Medical Writer – Regulatory and Clinical Documentation
Location: Mumbai, Pune, Bangalore, Hyderabad, India
Department: Business Process Services / Medical Writing
Employment Type: Full-Time
Experience Required: 3–12 years (overall experience range: 2–7 years considered)
Application Deadline: 30 April 2026
Education Required: Life Sciences Graduate (B.Pharm, B.Sc, M.Pharm, M.Sc or equivalent)
Job Overview
A leading global organization is seeking experienced Medical Writers to support clinical and regulatory documentation for pharmaceutical and life sciences projects. This role focuses on the preparation, review, and quality assurance of clinical documents for regulatory submissions while ensuring scientific accuracy, compliance with global regulatory standards, and adherence to internal standard operating procedures. The position requires strong collaboration with cross-functional study teams and expertise in clinical research documentation.
Key Responsibilities
Clinical and Regulatory Documentation
Perform quality checks of clinical documents prepared for regulatory submissions, including study protocols, clinical study pharmacology reports, clinical study reports, patient narratives, clinical summaries of safety, clinical summaries of efficacy, and Common Technical Document (CTD) modules.
Prepare and develop clinical and regulatory documents in compliance with organizational SOPs, document standards, and regulatory guidance.

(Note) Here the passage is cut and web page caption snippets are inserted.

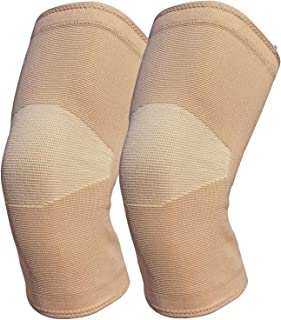 knee braces for knee pain(2 Pack)-knee compression sleeves for arthritis pain and support,Meniscus Tear,Workout,running, sports (beige, XL)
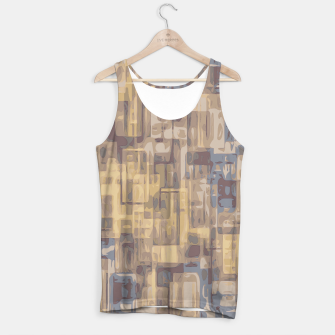 psychedelic geometric square pattern abstract in brown yellow and blue Tank Top obraz miniatury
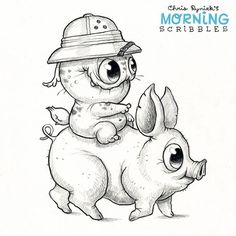"2,066 Likes, 17 Comments - Chris Ryniak (@chrisryniak) on Instagram: ""Pigback safari adventure! #morningscribbles"""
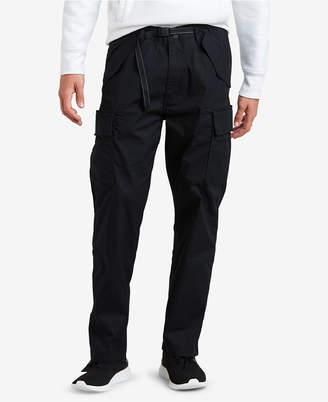 Levi's Men's Carrier Cargo Pants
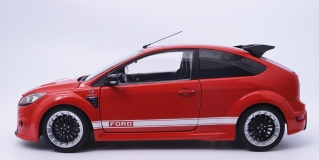 Ford Focus RS 2010 Le Mans Classic Edition Red 1967 Ford MK.IV Tribute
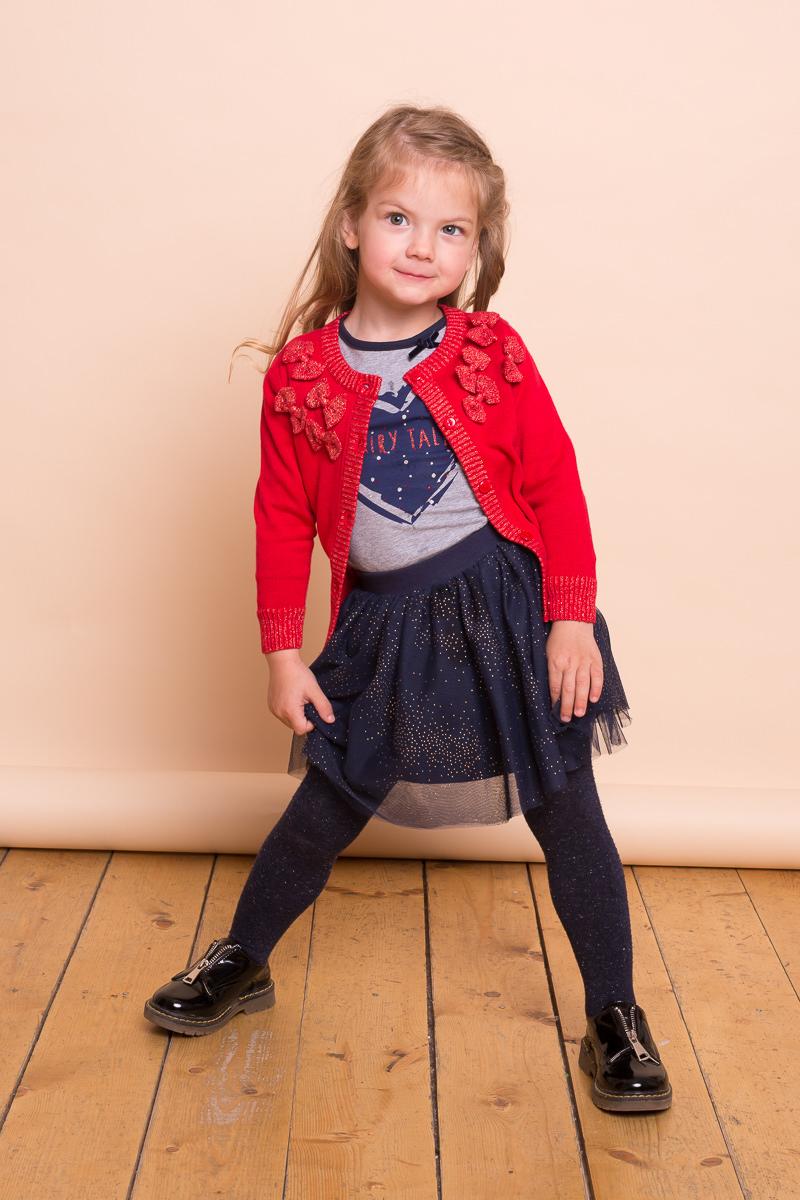 Юбка для девочки Sweet Berry Baby, цвет: темно-синий. 732049. Размер 80732049Нарядная трикотажная юбка Sweet Berry Baby выполнена из фатина и декорированная блестками. Модель на широком эластичном поясе, дополнена подкладкой из эластичного хлопка.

Project Coordination and Stakeholder Collaboration
Initiate and participate in start-up meetings with study teams for clinical document development.
Collaborate with internal and external stakeholders to ensure accurate and timely development of clinical documentation.
Communicate and manage project timelines with study teams to ensure timely deliverables.
Scientific Review and Content Management
Review statistical analysis plans, tables, figures, and listings as required.
Ensure consistency, scientific accuracy, and clarity across regulatory and clinical documents.
Maintain uniformity in scientific content and ensure compliance with global regulatory requirements.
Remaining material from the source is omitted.